• Trecho de texto:
Para construir uma árvore de sintaxe, basta criar e retornar uma tupla ou lista em cada função de regra gramatical, como mostrado acima.

Seu objetivo, ao final deste segundo projeto, é reconhecer **sintaticamente** programas expressos na linguagem uChuck.
Para isso, o ideal é que você faça com que sua gramática não apresente **nenhum** conflito empilha/reduz.

**Sugestão:** Você deve começar de forma simples e trabalhar incrementalmente até construir a gramática completa.

### Esboço do Analisador Sintático

In [1]:
import sys
!pip install sly
from sly import Lexer, Parser



Copie o código da classe `UChuckLexer` que você escreveu no [primeiro projeto](https://colab.research.google.com/drive/1FXsbf3mp9rf-Cce-c9qk_8S43ppcPd4k?usp=sharing) e cole na célula abaixo.

In [3]:
class UChuckLexer(Lexer):
    """A lexer for the uChuck language."""

    def __init__(self, error_func):
        """Create a new Lexer.
        An error function. Will be called with an error
        message, line and column as arguments, in case of
        an error during lexing.
        """
        self.error_func = error_func

    # Reserved keywords
    keywords = {
        'int': "INT",
        'float': "FLOAT",
        'if': "IF",
        'else': "ELSE",
        'while': "WHILE",
        'break': "BREAK",
        'continue': "CONTINUE",
        'true': "TRUE",
        'false': "FALSE",
    }

    # All the tokens recognized by the lexer
    tokens = tuple(keywords.values()) + (
        # Identifiers
        "ID",
        # Constants
        "FLOAT_VAL",
        "INT_VAL",
        "STRING_LIT",
        # Operators
        "PLUS",
        "MINUS",
        "TIMES",
        "DIVIDE",
        "PERCENT",
        "LE",
        "LT",
        "GE",
        "GT",
        "EQ",
        "NEQ",
        "AND",
        "OR",
        "EXCLAMATION",
        # Assignment
        "CHUCK",
        # Delimeters
        "LPAREN",
        "RPAREN",  # ( )
        "LBRACE",
        "RBRACE",  # { }
        "L_HACK",
        "R_HACK",  # <<< >>>
        "COMMA",
        "SEMI",  # , ;
    )

    # String containing ignored characters (between tokens)

• Enunciado da tarefa a:
Extraia dos registros todas as linhas que contêm a palavra "lies", diferenciando maiúsculas de minúsculas.
O texto e os registros não têm relação entre si.

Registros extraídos
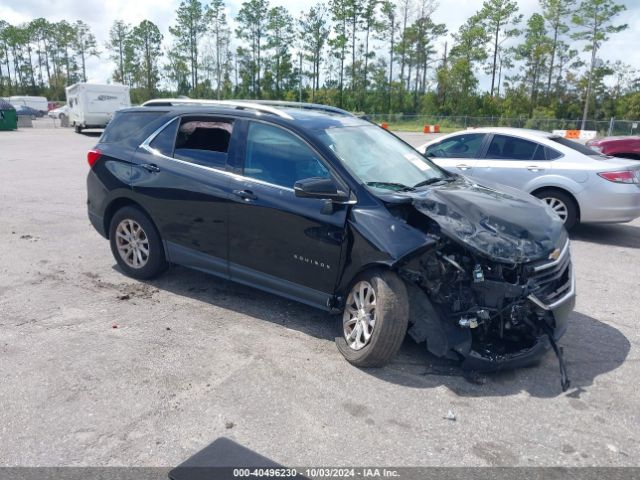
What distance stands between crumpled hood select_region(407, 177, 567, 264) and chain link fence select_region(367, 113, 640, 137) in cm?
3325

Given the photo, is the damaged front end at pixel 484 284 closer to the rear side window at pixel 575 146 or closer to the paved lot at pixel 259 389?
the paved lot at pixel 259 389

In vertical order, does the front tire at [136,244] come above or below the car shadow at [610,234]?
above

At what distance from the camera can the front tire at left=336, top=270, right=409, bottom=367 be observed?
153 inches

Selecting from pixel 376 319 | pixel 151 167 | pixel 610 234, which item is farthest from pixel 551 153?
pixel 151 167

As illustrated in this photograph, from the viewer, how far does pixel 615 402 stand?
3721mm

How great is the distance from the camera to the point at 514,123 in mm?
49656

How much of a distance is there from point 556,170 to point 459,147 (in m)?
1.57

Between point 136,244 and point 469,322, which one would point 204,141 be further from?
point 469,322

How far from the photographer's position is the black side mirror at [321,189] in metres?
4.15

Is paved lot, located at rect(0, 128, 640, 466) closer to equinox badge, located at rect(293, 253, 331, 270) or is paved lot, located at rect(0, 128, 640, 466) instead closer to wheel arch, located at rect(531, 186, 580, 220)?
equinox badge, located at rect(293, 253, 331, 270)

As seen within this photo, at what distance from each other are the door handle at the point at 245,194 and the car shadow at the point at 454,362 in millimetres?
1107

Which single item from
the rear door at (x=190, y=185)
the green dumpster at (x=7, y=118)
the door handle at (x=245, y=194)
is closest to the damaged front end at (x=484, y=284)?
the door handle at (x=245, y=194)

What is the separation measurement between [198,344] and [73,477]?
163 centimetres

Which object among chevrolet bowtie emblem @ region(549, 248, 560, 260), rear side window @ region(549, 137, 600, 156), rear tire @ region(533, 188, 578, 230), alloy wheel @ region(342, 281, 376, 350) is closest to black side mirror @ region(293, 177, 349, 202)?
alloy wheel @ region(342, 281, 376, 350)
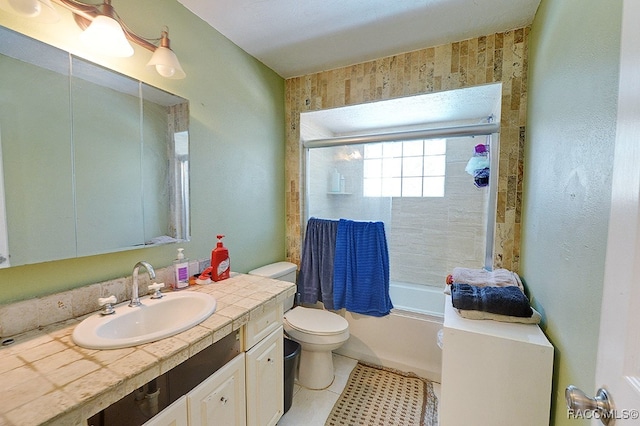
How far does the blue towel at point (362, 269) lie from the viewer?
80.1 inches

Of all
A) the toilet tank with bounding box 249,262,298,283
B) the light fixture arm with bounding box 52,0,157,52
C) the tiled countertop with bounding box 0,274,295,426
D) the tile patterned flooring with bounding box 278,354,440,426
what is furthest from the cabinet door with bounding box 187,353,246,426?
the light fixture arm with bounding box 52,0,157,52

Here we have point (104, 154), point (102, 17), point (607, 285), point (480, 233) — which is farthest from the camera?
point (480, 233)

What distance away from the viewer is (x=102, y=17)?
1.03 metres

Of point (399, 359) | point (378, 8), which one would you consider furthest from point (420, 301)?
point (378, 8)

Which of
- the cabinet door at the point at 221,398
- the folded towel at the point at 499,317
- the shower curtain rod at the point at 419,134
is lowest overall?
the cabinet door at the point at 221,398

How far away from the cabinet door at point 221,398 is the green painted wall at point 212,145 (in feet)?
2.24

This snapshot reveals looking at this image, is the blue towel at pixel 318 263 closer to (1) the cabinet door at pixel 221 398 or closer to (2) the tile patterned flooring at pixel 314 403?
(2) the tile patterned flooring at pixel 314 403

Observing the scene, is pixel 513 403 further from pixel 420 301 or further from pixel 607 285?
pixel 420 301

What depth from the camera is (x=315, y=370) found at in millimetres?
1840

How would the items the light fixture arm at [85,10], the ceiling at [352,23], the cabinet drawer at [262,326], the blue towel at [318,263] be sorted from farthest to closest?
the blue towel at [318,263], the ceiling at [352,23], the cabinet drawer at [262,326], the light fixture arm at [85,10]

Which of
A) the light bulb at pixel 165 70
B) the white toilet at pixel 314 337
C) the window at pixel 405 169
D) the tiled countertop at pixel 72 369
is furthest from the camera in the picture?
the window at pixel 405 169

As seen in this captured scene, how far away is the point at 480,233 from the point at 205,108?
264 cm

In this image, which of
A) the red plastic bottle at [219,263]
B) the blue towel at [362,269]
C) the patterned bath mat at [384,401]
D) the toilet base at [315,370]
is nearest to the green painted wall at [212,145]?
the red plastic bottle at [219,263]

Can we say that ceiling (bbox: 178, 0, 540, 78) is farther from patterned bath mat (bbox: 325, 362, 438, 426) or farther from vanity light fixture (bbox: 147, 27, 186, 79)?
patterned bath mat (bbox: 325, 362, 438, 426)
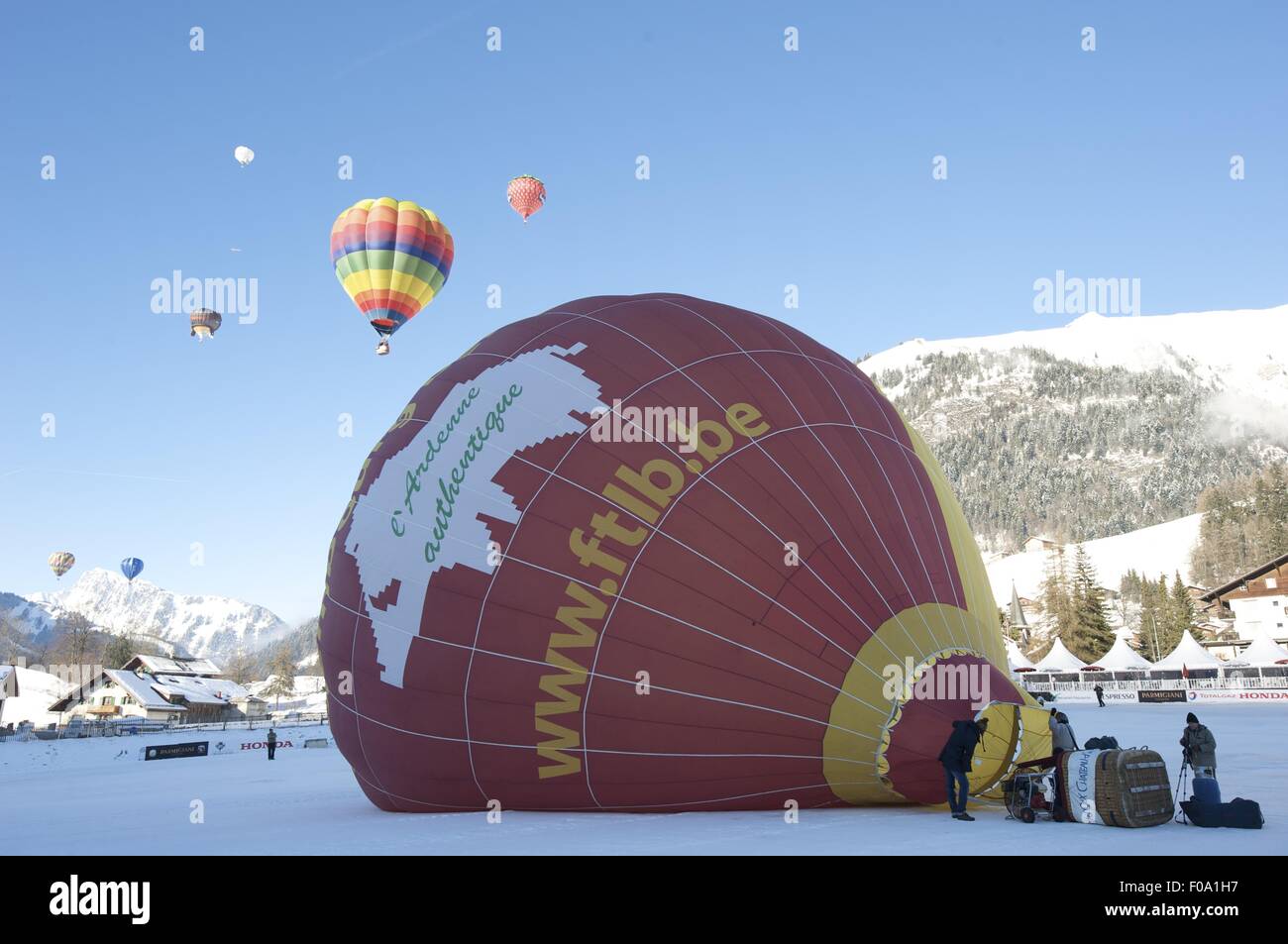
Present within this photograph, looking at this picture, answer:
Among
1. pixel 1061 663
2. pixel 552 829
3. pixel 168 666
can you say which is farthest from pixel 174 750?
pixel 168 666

==

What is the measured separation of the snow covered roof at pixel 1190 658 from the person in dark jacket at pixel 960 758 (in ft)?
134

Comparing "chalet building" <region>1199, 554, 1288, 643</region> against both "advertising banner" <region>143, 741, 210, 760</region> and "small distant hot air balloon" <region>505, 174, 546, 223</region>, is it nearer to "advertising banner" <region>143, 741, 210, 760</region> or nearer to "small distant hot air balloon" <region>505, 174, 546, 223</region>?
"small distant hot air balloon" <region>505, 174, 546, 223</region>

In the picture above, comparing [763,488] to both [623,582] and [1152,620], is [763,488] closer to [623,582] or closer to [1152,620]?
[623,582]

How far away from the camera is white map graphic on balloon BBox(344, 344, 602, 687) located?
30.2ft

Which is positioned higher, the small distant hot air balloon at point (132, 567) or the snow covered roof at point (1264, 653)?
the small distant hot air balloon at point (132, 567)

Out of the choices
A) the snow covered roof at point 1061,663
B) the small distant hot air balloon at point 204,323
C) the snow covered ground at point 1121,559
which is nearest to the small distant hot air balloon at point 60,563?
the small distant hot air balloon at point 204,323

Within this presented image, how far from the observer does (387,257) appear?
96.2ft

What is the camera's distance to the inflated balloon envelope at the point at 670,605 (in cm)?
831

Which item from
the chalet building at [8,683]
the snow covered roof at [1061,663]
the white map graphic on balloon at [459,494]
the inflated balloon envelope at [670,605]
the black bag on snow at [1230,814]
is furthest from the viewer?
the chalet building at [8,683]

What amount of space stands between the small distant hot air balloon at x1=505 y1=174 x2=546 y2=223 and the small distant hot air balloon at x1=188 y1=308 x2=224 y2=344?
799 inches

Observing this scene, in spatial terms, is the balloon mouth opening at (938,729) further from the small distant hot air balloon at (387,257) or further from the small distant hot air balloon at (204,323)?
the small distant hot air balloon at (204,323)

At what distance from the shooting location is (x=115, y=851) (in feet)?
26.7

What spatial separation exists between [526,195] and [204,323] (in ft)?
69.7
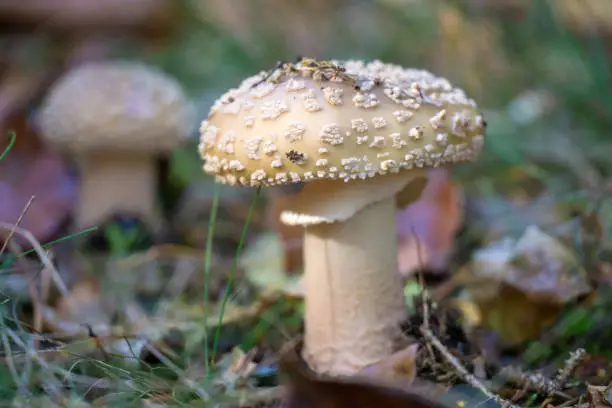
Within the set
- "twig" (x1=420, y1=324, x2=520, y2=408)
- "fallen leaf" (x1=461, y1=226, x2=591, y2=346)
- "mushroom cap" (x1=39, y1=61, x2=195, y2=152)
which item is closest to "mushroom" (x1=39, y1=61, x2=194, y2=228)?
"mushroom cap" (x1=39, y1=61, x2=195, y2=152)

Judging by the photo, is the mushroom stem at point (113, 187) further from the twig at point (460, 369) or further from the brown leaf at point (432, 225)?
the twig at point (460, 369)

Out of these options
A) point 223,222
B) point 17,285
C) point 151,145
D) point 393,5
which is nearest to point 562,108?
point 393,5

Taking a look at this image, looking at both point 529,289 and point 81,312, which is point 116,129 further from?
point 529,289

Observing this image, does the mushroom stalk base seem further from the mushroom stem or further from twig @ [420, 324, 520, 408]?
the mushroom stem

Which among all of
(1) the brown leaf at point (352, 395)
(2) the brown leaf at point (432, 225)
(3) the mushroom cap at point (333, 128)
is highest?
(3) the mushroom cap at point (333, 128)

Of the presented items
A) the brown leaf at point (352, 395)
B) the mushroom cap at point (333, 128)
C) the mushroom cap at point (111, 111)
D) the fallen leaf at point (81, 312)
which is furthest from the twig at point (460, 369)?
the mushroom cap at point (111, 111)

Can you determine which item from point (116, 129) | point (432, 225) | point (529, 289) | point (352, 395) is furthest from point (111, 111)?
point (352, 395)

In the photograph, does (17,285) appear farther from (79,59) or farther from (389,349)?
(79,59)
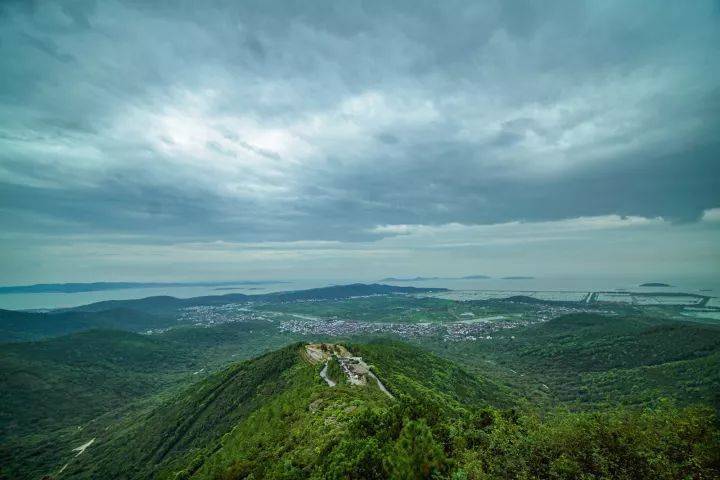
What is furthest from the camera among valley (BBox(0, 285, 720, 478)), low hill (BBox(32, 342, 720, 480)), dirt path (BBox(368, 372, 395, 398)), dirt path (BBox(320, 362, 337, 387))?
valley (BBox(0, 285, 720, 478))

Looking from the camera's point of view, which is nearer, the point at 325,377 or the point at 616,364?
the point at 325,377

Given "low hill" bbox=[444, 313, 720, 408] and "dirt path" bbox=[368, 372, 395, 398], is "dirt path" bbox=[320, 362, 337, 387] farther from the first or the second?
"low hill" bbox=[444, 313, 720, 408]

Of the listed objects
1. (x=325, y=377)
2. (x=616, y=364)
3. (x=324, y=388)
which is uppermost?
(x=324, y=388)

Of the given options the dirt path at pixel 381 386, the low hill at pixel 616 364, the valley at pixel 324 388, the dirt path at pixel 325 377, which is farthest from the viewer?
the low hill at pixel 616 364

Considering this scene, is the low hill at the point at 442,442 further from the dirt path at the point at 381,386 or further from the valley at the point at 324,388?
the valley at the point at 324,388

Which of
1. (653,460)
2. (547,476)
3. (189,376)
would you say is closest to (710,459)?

...

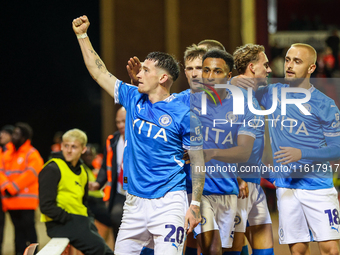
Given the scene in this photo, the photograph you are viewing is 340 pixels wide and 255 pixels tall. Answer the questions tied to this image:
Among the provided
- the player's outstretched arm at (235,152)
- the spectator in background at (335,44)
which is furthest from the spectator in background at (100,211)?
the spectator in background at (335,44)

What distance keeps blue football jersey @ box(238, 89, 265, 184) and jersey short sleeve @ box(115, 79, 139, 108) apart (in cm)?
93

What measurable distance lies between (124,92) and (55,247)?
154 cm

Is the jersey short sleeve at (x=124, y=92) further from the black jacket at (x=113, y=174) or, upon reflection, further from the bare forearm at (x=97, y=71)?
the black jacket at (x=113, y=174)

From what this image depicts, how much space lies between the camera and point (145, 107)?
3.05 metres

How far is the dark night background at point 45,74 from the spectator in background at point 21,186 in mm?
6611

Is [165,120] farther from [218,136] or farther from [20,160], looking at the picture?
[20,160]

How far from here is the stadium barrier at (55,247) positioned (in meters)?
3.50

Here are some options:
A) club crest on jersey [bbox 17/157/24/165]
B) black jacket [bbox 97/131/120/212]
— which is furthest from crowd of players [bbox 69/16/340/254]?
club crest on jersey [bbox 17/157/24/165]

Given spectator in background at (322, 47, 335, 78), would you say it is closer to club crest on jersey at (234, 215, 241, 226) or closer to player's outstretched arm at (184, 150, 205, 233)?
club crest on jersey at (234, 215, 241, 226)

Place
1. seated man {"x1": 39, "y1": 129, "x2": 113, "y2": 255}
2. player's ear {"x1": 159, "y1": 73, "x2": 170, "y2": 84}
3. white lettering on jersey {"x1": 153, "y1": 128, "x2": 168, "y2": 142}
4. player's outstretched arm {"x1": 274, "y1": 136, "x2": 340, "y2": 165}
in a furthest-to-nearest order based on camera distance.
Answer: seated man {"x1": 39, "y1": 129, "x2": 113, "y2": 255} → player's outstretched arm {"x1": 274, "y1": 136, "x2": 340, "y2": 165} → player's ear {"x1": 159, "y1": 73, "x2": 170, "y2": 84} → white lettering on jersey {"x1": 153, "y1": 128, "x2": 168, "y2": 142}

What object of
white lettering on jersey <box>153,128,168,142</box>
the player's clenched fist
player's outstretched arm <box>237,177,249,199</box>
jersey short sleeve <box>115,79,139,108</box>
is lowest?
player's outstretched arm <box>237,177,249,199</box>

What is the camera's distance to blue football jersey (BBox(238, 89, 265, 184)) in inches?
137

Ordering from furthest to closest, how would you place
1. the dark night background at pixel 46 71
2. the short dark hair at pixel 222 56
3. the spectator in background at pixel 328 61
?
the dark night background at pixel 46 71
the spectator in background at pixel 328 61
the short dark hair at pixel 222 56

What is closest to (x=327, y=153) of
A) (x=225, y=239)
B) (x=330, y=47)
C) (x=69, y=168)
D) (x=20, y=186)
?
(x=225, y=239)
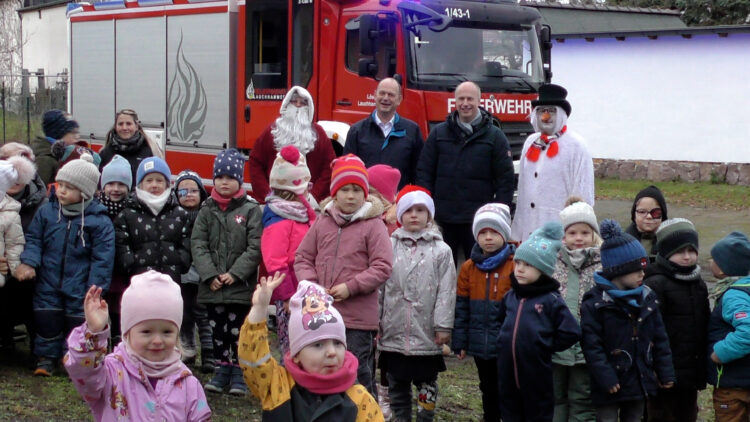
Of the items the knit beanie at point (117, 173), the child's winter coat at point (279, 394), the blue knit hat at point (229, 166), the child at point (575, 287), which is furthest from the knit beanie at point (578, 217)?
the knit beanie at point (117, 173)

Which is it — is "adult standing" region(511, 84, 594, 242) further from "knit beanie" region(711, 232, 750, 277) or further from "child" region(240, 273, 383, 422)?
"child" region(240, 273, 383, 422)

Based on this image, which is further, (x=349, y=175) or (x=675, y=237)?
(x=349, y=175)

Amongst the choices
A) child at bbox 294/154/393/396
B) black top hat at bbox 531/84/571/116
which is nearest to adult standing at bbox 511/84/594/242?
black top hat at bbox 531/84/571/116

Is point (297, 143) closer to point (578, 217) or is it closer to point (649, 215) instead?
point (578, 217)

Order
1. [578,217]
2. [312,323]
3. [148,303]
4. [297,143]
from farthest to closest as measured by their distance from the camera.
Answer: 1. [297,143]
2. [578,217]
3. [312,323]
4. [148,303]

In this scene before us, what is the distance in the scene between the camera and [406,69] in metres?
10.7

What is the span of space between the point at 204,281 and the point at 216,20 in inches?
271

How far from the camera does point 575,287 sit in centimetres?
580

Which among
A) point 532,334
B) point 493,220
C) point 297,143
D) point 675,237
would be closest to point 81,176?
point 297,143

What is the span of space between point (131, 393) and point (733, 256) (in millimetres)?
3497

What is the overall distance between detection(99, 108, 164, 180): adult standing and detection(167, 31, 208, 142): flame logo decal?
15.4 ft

• Enunciado da tarefa b:
Liste os tokens agrupados como delimitadores na classe UChuckLexer do texto sobre o analisador sintático de uChuck.

• Resposta correta a:
What measurable distance lies between (124,92) and (55,247)?
From what this image depicts, how much space lies between the camera and point (145, 107)?

• Resposta correta b:
LPAREN, RPAREN, LBRACE, RBRACE, L_HACK, R_HACK, COMMA, SEMI